Out of the Lab: Erbium-Doped Chips?
Thus far, the showstopper in silicon integration has been the fact that bulk silicon doesn't emit light unless it is supercooled to temperatures close to absolute zero, which is hardly practicable.
Now scientists at ST's research center in Catania, Sicily, claim to have overcome this problem. In fact, they are claiming that the silicon-based devices they've made have an efficiency that matches that of gallium arsenide and indium phosphide -- the most popular materials for making lasers and LEDs (light-emitting diodes).
To put a figure on this, ST scientists are claiming an external quantum efficiency of 10 to 20 percent. That means for every electron that goes into the system, 10 to 20 percent are converted into useful photons. A range is given because the efficiency largely depends on the packaging of the device (see Scientists Try a Solar Sell).
Previous "breakthroughs" in light-emitting silicon only achieved efficiencies an order of magnitude lower than this. Last year, for example, it was widely reported that researchers at the University of Surrey in the U.K. had created a silicon LED with an external quantum efficiency of 0.2 percent (see Out of the Lab: Light From Silicon).
However, ST may be stretching the truth a little by claiming to get light out of silicon itself. What it's actually done is produce a layer of silicon-rich oxide (SRO), which it has doped with erbium ions. The result is a material similar to erbium-doped fiber, which is compatible with standard silicon processing techniques. Light is really produced by erbium ions, not silicon.
Salvo Coffa, manager of the research team responsible for the work, says that light is produced from silicon in the sense that the electrical current needed to power the device is applied to silicon. Inside the device, the electrons travel to the erbium ions, which then give up energy as photons.

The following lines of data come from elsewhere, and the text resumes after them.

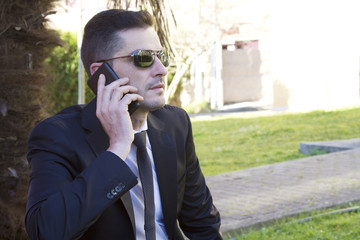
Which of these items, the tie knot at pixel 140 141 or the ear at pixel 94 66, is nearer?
the tie knot at pixel 140 141

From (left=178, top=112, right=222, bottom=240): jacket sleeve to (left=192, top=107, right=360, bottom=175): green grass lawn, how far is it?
6419mm

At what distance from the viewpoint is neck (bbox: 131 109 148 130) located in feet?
8.66

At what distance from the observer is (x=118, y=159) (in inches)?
88.7

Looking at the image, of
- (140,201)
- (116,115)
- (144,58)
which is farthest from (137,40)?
(140,201)

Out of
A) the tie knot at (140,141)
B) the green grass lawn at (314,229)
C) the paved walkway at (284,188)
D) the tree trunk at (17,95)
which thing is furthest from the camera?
the paved walkway at (284,188)

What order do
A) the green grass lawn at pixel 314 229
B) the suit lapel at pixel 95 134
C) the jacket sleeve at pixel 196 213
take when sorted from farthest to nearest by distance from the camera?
the green grass lawn at pixel 314 229 → the jacket sleeve at pixel 196 213 → the suit lapel at pixel 95 134

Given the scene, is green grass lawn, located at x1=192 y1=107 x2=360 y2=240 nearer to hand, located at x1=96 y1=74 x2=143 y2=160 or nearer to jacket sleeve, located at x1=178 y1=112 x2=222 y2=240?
jacket sleeve, located at x1=178 y1=112 x2=222 y2=240

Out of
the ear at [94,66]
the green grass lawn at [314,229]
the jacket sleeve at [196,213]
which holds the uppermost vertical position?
the ear at [94,66]

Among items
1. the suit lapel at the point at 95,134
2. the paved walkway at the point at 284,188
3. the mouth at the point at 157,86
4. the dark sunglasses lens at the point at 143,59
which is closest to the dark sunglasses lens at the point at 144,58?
the dark sunglasses lens at the point at 143,59

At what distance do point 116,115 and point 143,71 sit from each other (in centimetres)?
33

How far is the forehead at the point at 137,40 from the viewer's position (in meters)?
2.63

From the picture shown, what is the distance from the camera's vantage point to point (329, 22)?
18359 mm

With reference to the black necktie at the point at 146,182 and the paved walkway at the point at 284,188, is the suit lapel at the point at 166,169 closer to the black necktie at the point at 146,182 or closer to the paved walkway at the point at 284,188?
the black necktie at the point at 146,182

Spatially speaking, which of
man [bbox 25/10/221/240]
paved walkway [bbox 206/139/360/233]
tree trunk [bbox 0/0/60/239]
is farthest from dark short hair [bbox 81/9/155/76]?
paved walkway [bbox 206/139/360/233]
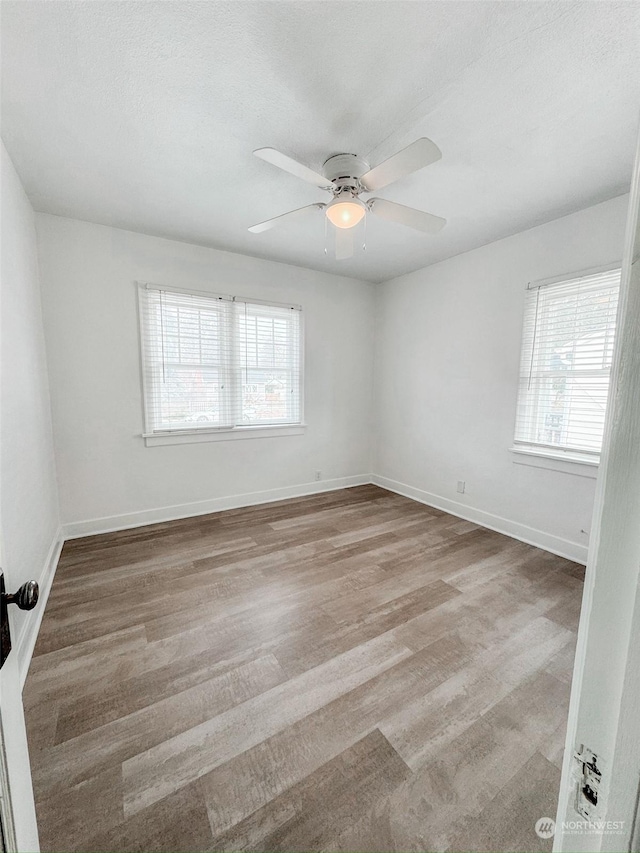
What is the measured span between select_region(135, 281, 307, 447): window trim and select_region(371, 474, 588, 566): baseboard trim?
1.54 m

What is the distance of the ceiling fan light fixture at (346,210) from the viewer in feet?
6.25

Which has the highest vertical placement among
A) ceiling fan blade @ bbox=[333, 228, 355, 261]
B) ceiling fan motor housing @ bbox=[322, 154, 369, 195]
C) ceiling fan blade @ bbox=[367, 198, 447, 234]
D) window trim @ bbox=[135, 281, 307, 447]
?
ceiling fan motor housing @ bbox=[322, 154, 369, 195]

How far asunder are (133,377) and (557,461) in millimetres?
3771

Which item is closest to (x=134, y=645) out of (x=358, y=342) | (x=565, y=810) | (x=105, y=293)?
(x=565, y=810)

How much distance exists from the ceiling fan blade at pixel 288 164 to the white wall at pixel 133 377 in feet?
6.27

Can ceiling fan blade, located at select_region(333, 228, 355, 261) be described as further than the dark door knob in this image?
Yes

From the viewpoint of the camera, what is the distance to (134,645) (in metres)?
1.82

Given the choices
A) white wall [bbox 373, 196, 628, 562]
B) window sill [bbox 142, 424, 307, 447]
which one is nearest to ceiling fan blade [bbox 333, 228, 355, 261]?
white wall [bbox 373, 196, 628, 562]

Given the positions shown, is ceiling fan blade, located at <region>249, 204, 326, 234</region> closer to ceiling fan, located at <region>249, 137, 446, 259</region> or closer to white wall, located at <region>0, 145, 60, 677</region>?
ceiling fan, located at <region>249, 137, 446, 259</region>

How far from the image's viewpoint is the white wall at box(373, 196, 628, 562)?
272cm

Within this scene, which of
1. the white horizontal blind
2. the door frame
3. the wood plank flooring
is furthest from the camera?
the white horizontal blind

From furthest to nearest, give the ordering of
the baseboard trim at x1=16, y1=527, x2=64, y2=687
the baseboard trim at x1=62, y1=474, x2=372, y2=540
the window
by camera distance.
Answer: the baseboard trim at x1=62, y1=474, x2=372, y2=540
the window
the baseboard trim at x1=16, y1=527, x2=64, y2=687

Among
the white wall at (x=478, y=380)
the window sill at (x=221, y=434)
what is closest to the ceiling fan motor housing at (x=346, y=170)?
the white wall at (x=478, y=380)

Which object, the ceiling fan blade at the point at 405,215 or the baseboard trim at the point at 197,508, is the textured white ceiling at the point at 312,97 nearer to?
the ceiling fan blade at the point at 405,215
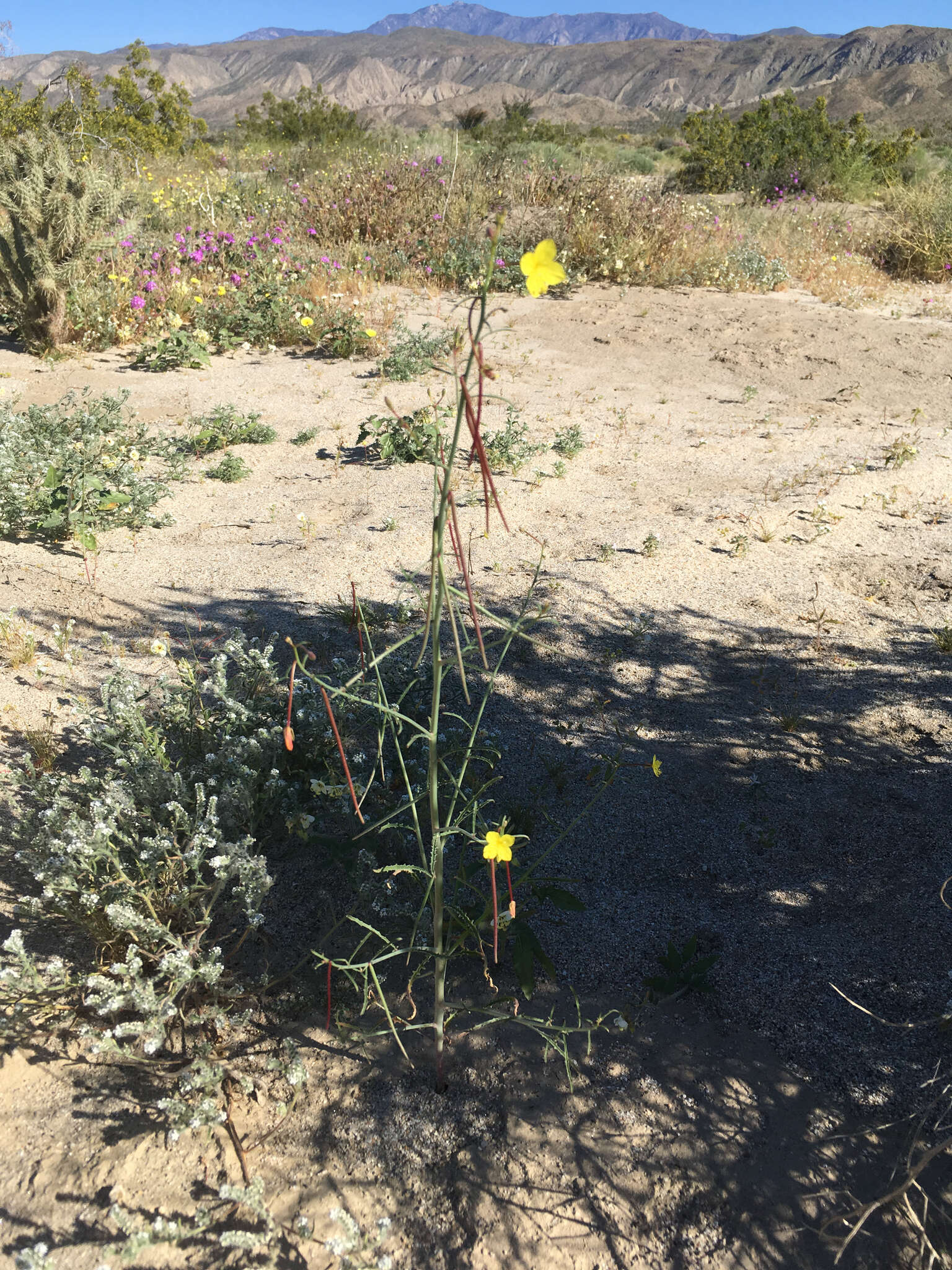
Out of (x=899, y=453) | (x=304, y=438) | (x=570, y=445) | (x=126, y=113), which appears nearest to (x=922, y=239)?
(x=899, y=453)

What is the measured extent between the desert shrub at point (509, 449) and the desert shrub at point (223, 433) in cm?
143

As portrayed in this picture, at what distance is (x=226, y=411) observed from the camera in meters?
5.09

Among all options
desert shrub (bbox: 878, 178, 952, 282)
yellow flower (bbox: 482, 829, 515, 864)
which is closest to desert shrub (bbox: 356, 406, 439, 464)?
yellow flower (bbox: 482, 829, 515, 864)

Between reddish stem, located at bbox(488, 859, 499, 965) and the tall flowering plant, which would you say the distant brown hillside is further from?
reddish stem, located at bbox(488, 859, 499, 965)

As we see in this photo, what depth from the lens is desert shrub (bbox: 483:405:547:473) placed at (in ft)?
15.2

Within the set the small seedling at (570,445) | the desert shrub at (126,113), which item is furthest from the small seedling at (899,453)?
the desert shrub at (126,113)

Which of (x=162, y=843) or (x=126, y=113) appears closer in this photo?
(x=162, y=843)

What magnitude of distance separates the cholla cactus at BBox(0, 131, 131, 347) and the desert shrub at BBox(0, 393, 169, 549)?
214 cm

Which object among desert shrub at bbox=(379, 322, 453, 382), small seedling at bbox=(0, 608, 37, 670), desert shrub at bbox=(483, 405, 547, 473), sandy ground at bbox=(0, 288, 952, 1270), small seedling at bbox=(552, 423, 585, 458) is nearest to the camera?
sandy ground at bbox=(0, 288, 952, 1270)

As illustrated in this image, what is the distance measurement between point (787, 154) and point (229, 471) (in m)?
13.1

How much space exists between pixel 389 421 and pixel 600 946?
3.66 m

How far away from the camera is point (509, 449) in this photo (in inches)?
189

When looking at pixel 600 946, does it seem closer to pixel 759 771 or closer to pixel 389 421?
pixel 759 771

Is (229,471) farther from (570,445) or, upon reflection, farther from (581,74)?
(581,74)
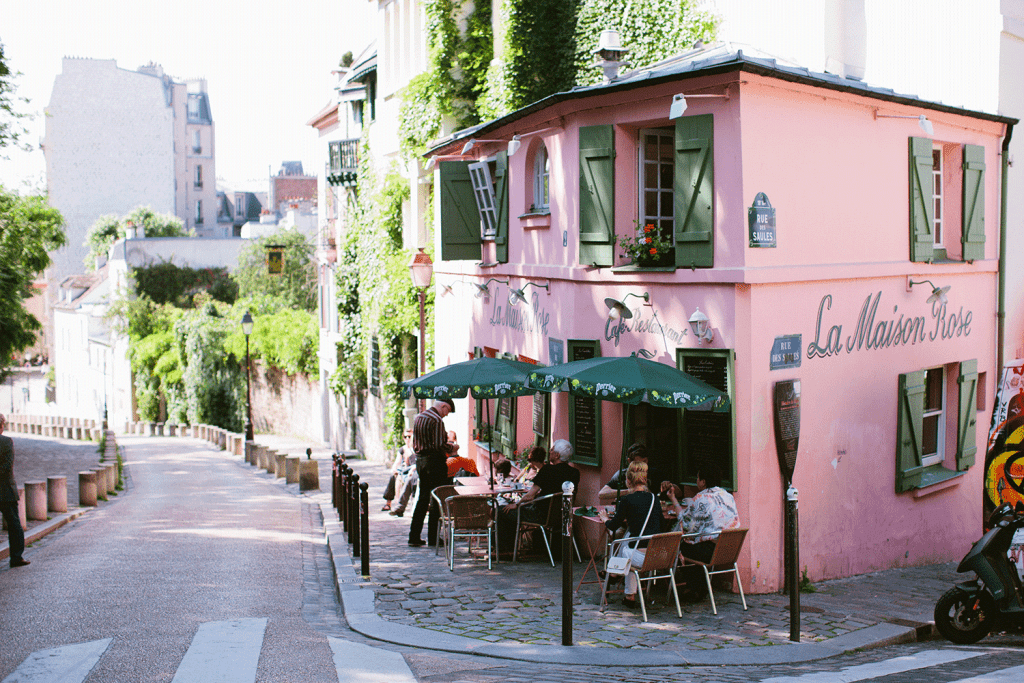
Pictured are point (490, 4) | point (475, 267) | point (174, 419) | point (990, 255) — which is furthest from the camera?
point (174, 419)

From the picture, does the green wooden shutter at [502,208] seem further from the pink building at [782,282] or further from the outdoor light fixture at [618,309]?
the outdoor light fixture at [618,309]

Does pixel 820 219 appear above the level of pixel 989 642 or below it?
above

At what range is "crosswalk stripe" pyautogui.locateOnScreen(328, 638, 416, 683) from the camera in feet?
22.8

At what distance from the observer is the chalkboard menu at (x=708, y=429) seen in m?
10.1

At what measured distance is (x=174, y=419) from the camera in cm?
4591

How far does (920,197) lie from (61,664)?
1012 centimetres

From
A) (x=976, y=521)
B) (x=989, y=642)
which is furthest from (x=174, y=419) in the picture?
(x=989, y=642)

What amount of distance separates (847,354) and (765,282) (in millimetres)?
1708

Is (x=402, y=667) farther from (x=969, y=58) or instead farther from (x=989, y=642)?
(x=969, y=58)

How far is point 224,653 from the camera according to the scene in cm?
763

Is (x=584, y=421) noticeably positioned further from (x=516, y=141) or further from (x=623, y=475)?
(x=516, y=141)

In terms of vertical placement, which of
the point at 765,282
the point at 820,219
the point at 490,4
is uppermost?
the point at 490,4

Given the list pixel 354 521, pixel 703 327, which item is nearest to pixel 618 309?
pixel 703 327

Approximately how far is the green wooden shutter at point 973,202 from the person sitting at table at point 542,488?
5886 millimetres
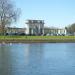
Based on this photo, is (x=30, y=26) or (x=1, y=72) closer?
(x=1, y=72)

It's worth pointing out that other companies -- notably those working on erbium-doped waveguide amplifiers (EDWAs) -- have also come up with ways of producing erbium-doped layers of glass on a silicon substrate. But there's one important difference: These other companies can only get electrons into the erbium by pumping it with light from another laser. ST's main breakthrough was finding a way of injecting electrons into the material simply by applying an electric current.
Glass is normally an electrical insulator -- hence the need for optical pumping. However, silicon-rich oxide does conduct electricity. As the name suggests, SRO is basically glass that contains more silicon than is expected from the chemical formula SiO2. It consists of small agglomerates of silicon inside a matrix of glass, which conducts electricity by a process called Fowler-Nordheim tunneling, an explanation of which is a bit beyond the scope of this article (and the author -- so go look it up!).
The most interesting thing about all this is that ST's work could be close to commercialization. In the next couple of months, it expects to ready engineering samples of a device containing two separate electrical circuits that communicate using light. The device would be used in applications where the two circuits must be electrically isolated to prevent crosstalk, such as power control circuits. The chip integrates an LED, a waveguide, and a detector, as well as electronics.
The devices are being produced on the same pilot line that ST uses to develop new MOSFET (metal-oxide semiconductor field-effect transistor) and bipolar integrated circuits, the company says.
Beyond this initial product, key application areas are likely to be high-speed digital circuits and optoelectronics for telecommunications. In its press release, STMicroelectronics says it is investigating advanced CMOS circuits where clock signals are distributed through the chip at the speed of light, as well as low-cost integrated devices for DWDM transmission. Another intriguing possibility is the development of new types of optical amplifier that are electrically, as opposed to optically, pumped.
Coffa declined to give details of future applications, saying the industry would have to wait for product announcements. His company has applied for patents on the technology and plans to present technical papers in due course.